Cuando el arte y la historia se funden en una ciudad.
Por Ileana Mulet
Mi Habana ancestral bosteza hoy alegre y se despide día a día de los moradores que resumen su ciclo, en un ir y venir que ellos mismos no advierten.
Solo las vetustas casas quedan como si fueran ‘’tocadas’’ por los dioses. Ellas lo han visto y guardado todo, hasta las riquezas que algunos creen perdidas. Recuerdos y secretos se esconden en pisos y paredes, y en algunos lugares aparecen espíritus que hablan de los que partieron a las distintas guerras.
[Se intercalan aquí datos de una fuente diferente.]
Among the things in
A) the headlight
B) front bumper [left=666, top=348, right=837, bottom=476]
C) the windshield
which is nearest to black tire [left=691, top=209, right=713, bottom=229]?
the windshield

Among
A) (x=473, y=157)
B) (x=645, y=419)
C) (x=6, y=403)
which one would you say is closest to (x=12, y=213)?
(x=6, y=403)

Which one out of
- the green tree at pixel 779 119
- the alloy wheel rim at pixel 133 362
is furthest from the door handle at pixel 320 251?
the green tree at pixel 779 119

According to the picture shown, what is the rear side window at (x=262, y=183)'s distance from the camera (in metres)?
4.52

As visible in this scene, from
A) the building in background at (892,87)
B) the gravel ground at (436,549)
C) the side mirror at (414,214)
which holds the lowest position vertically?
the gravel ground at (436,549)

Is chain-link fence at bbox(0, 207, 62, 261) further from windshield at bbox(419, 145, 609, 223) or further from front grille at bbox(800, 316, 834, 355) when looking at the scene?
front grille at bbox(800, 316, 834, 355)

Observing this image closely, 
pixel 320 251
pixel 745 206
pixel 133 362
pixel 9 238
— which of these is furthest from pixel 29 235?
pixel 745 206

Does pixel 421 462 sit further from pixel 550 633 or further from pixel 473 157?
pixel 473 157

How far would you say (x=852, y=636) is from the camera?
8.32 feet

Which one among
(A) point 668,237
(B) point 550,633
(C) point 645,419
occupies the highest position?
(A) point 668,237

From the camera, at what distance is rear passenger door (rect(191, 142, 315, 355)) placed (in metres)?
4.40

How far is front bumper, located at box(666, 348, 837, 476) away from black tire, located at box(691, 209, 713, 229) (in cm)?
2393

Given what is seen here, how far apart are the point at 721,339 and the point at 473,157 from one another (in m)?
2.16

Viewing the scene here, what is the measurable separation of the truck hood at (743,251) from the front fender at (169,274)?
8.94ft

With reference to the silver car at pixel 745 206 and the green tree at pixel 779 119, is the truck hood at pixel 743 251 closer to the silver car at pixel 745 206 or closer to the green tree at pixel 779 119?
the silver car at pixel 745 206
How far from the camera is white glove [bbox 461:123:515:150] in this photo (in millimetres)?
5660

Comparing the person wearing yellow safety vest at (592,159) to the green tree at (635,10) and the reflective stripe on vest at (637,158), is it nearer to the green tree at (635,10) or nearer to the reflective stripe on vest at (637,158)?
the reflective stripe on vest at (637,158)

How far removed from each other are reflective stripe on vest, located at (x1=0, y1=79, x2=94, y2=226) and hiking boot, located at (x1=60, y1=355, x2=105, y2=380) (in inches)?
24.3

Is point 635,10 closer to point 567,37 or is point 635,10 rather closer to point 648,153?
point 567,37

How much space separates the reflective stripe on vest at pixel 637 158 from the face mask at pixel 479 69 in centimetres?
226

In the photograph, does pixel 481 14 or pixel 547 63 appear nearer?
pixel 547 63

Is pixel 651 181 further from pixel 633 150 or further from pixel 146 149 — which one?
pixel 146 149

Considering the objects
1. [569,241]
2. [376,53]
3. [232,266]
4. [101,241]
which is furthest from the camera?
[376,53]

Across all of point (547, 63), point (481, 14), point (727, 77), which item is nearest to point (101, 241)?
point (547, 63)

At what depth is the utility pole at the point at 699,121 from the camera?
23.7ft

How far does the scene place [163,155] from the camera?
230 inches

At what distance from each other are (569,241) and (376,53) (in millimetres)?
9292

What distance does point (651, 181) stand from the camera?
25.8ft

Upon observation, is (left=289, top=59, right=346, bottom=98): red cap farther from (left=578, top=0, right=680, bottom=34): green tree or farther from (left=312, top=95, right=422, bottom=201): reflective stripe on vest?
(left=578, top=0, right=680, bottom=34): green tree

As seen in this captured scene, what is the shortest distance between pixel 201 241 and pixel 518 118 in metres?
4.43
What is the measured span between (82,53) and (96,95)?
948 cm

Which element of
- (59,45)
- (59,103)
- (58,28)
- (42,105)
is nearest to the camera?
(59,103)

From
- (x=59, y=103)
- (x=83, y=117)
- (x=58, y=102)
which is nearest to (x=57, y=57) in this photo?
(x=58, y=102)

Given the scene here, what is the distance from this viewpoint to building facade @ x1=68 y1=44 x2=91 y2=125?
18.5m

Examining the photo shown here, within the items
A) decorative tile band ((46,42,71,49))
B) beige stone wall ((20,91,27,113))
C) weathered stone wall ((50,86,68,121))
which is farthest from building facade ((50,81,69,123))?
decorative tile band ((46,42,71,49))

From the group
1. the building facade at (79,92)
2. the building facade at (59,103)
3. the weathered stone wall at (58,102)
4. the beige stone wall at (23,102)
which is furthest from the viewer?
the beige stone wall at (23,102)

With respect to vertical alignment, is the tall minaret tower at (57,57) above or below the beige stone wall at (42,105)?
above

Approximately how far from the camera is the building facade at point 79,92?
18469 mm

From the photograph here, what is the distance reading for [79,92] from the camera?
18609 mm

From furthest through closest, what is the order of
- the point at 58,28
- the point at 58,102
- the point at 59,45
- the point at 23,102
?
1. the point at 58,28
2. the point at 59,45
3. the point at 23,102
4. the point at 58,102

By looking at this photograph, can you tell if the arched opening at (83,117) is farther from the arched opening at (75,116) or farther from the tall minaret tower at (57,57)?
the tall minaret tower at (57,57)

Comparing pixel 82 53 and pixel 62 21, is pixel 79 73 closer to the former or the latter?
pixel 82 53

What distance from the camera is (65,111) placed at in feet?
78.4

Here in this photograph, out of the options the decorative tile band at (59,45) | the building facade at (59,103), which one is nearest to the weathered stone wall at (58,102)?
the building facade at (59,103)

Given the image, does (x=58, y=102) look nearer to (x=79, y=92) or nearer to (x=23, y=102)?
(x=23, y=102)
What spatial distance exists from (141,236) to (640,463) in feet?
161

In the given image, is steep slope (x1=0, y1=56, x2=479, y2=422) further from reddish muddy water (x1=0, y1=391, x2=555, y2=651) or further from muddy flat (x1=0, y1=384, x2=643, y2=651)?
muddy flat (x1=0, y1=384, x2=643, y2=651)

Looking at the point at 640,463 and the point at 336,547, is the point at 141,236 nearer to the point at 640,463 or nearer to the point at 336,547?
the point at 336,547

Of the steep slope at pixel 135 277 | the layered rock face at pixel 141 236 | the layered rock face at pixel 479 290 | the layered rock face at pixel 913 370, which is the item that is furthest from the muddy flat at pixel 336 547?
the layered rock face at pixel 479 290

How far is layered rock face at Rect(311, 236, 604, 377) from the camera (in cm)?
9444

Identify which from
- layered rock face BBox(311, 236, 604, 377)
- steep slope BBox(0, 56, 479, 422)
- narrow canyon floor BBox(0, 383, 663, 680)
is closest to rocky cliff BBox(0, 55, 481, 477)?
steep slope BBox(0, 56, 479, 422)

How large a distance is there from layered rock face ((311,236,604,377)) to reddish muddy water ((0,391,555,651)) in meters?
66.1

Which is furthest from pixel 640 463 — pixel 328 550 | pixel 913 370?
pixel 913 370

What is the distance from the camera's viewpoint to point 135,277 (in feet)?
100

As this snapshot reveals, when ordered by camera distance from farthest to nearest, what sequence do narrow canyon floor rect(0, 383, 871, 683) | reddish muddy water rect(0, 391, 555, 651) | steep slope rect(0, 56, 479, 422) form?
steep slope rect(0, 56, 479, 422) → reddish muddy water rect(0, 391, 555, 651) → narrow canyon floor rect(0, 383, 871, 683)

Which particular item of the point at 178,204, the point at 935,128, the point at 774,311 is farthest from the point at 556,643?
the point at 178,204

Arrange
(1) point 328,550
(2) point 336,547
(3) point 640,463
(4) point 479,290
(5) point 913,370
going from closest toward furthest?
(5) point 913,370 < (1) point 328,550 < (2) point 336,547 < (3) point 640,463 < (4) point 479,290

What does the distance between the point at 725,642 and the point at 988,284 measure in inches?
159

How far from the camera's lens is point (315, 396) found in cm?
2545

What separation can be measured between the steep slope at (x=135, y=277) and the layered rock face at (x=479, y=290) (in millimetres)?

Antonio Maceo se reunía en el restaurante del Hotel Inglaterra para planear la revolución. Llegaron hasta allí solo para proyectar los derroteros de Cuba. Alguna vez Maceo dio puñetazos en la mesa, y luego una ronda de vino aplacó la charla tan acalorada.

Desde las ventanas de la casa del Paseo del Prado, donde José Lezama se refugió hasta su muerte, se veían autos descargando la metralla. Durante la dictadura de Batista algunos escondieron a los revolucionarios en sus zaguanes y patios traseros para librarlos del linchamiento. Esos huecos creados por el impacto de las balas son habitados por pájaros que después de saborear la pólvora, desaparecen envueltos en humo, como fumados por tabacos encendidos.
Museo de Lezama
¿Por qué las noches son ahora tan apacibles? Turistas y pueblo ajetreados durante el día recolectan suvenires, banderas, objetos antiguos, periódicos, pinturas y medallas. Todos van y vienen con premura; los que vienen traen, los que van, llevan. Husmeando frente a la ventana del hoy Museo de Lezama, creo ver su silueta recortada sobre la mesa color del cielo. Descubrir fisuras profundas en la imagen monumental del hombre que escribió Paradiso, no es mi intención; al contrario, se veía a sí mismo como un triunfador. ¿Y si al morir no nos acuden alas?, comentó alguna vez en estado de gracia.